Exact copies of all the entries below are expected in the answer.

- [Exercise input]
----------
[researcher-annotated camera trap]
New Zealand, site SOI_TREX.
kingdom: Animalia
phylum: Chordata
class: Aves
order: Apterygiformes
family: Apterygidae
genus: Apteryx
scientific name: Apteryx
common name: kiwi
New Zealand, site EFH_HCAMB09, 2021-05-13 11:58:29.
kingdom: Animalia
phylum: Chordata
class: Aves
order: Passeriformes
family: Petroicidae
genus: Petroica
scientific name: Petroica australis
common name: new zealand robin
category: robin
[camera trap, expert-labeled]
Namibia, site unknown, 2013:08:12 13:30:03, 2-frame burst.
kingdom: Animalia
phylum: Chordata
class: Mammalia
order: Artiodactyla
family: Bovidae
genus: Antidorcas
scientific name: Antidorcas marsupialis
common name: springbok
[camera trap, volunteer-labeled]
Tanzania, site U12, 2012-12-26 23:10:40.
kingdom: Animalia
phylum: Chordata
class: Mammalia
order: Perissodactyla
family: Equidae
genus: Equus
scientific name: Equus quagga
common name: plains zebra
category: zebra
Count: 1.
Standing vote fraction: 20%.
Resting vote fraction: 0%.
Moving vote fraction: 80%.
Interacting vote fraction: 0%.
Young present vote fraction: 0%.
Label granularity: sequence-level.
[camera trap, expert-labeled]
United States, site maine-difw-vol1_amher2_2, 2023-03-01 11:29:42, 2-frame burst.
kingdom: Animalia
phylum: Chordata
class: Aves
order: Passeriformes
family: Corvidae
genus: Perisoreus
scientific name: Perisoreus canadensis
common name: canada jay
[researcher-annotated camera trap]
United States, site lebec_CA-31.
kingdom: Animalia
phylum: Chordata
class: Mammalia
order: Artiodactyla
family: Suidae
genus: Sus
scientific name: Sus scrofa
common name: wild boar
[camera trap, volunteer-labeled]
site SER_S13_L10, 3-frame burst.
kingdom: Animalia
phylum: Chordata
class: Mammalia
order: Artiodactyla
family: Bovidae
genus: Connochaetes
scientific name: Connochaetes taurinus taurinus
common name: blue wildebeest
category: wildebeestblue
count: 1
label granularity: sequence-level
----------
- [Final answer]
[researcher-annotated camera trap]
New Zealand, site SOI_TREX.
kingdom: Animalia
phylum: Chordata
class: Aves
order: Apterygiformes
family: Apterygidae
genus: Apteryx
scientific name: Apteryx
common name: kiwi
New Zealand, site EFH_HCAMB09, 2021-05-13 11:58:29.
kingdom: Animalia
phylum: Chordata
class: Aves
order: Passeriformes
family: Petroicidae
genus: Petroica
scientific name: Petroica australis
common name: new zealand robin
category: robin
[camera trap, expert-labeled]
Namibia, site unknown, 2013:08:12 13:30:03, 2-frame burst.
kingdom: Animalia
phylum: Chordata
class: Mammalia
order: Artiodactyla
family: Bovidae
genus: Antidorcas
scientific name: Antidorcas marsupialis
common name: springbok
[camera trap, volunteer-labeled]
Tanzania, site U12, 2012-12-26 23:10:40.
kingdom: Animalia
phylum: Chordata
class: Mammalia
order: Perissodactyla
family: Equidae
genus: Equus
scientific name: Equus quagga
common name: plains zebra
category: zebra
Count: 1.
Standing vote fraction: 20%.
Resting vote fraction: 0%.
Moving vote fraction: 80%.
Interacting vote fraction: 0%.
Young present vote fraction: 0%.
Label granularity: sequence-level.
[camera trap, expert-labeled]
United States, site maine-difw-vol1_amher2_2, 2023-03-01 11:29:42, 2-frame burst.
kingdom: Animalia
phylum: Chordata
class: Aves
order: Passeriformes
family: Corvidae
genus: Perisoreus
scientific name: Perisoreus canadensis
common name: canada jay
[researcher-annotated camera trap]
United States, site lebec_CA-31.
kingdom: Animalia
phylum: Chordata
class: Mammalia
order: Artiodactyla
family: Suidae
genus: Sus
scientific name: Sus scrofa
common name: wild boar
[camera trap, volunteer-labeled]
site SER_S13_L10, 3-frame burst.
kingdom: Animalia
phylum: Chordata
class: Mammalia
order: Artiodactyla
family: Bovidae
genus: Connochaetes
scientific name: Connochaetes taurinus taurinus
common name: blue wildebeest
category: wildebeestblue
count: 1
label granularity: sequence-level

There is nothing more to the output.